Muatan lokal yang dimaksud bukan sekadar cara berbahasa yang khas Jawa Timur-an (Suroboyo-an) seperti dalam Pojok Kampung, Kembang Sore, Omah Doyong, Mak Bongky, Cangkuk’an, atau Ludrukan khas Kartoloan dan kesenian Kentrung ala Fancky ITS. Muatan lokal yang lebih penting menurut saya adalah keinginan JTV menyampaikan persoalan krusial publik Jawa Timur.

Dalam Kembang Sore, misalnya, tampak kepedulian JTV mengomunikasikan persoalan-persoalan aktual masyarakat dengan mengundang para pakar merumuskan analisisnya. Lalu dalam acara Sorot, tampak JTV menginginkan persoalan publik digali dan dikaji lebih dalam melalui pola liputan investigasi (investigated reporting).

Beberapa waktu lalu, saya sempat menonton tim investigasi JTV yang sangat berhasil menguraikan persoalan implementasi dana bantuan operasional sekolah (BOS). Keberhasilan liputan bisa diukur dari ketepatan mengungkapkan fakta (validitas), mengonstruksikan fakta menjadi persoalan, dan menghadirkan narasumber yang komprehensif (mempunyai relevansi dengan persoalan), berimbang (balance), serta memberikan alternatif solusi.

Mendekatkan problematika masyarakat kepada pemirsa, tampaknya, lebih penting daripada sebatas penggunaan bahasa dan dialek lokal. Upaya menyodorkan problematika lokal sama dengan media ini bersedia menjadikan institusinya sebagai pihak yang membantu merumuskan hal-hal yang dianggap penting oleh masyarakat. Bukan berarti JTV lebih tahu daripada masyarakat, namun berkaitan dengan fungsi media yang cenderung menyadarkan publik.

Sebuah persoalan yang telah berkutat puluhan tahun dalam suatu masyarakat sering tidak pernah dianggap sebagai masalah (bahkan dianggap biasa). Baru ketika media massa mengangkatnya dalam formulasi ironi, masyarakat menyadari bahwa ternyata hal yang dianggap biasa puluhan tahun itu sesungguhnya merupakan masalah. Media massa seperti sedang membangunkan pemirsa dari "tidur" yang lelap.

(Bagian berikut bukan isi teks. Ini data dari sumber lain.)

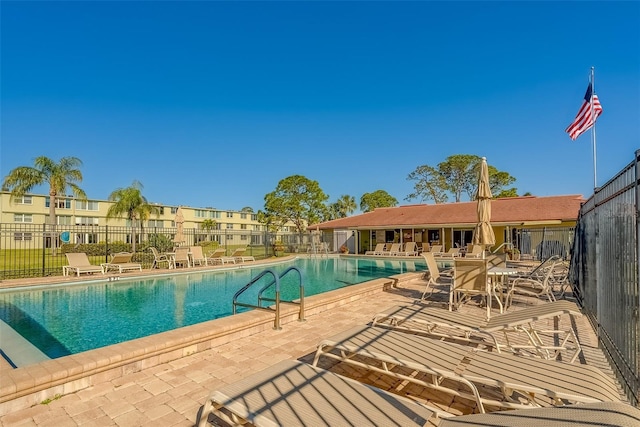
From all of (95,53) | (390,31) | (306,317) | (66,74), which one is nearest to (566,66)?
(390,31)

Keadaan seperti ini pasti menciptakan kontroversi. Sebab, tidak semua orang setuju dibangunkan dari tidurnya. Apalagi, penyadaran yang dibangun JTV membuat kerugian atas sejumlah kepentingan serta keuntungan yang selama ini bisa dinikmati dengan tenang. Karena itu, JTV pasti akan menuai kritik dari mereka yang terganggu. Inilah sebuah risiko yang harus dihadapi media apa pun yang mempunyai komitmen membantu publik merumuskan masalahnya.

Namun, di balik itu semua, terselip keluhuran yang pasti didukung publik lain. Dalam banyak hal, JTV telah berhasil menciptakan agenda sosial yang bersifat mobilitatif. Misalnya, pengajian Ustadz H Haryono atau acara Fine-bike yang dihadiri ribuan peserta. Itu merupakan sebuah prestasi mendekatkan institusi dengan publik secara langsung (off-air). Namun, dalam jangka panjang, mobilisasi fisik tersebut juga harus disertai mobilisasi intelektual.

Sebab, di situlah sesungguhnya letak parameter keberhasilan sebuah media sebagai agen perubahan (agent of change). Media mampu mendorong transformasi sosial dari statis menjadi dinamis. Dari partisipasi yang sekadar melu grubyuk gak ngerti rembuk (sekadar ikut ikutan) menjadi partisipasi yang kritis (tahu alasannya mengapa ikut berpartisipasi). Dengan kata lain, tantangan ke depan JTV adalah membangun pemirsa yang mempunyai kecerdasan merumuskan permasalahan yang dihadapinya.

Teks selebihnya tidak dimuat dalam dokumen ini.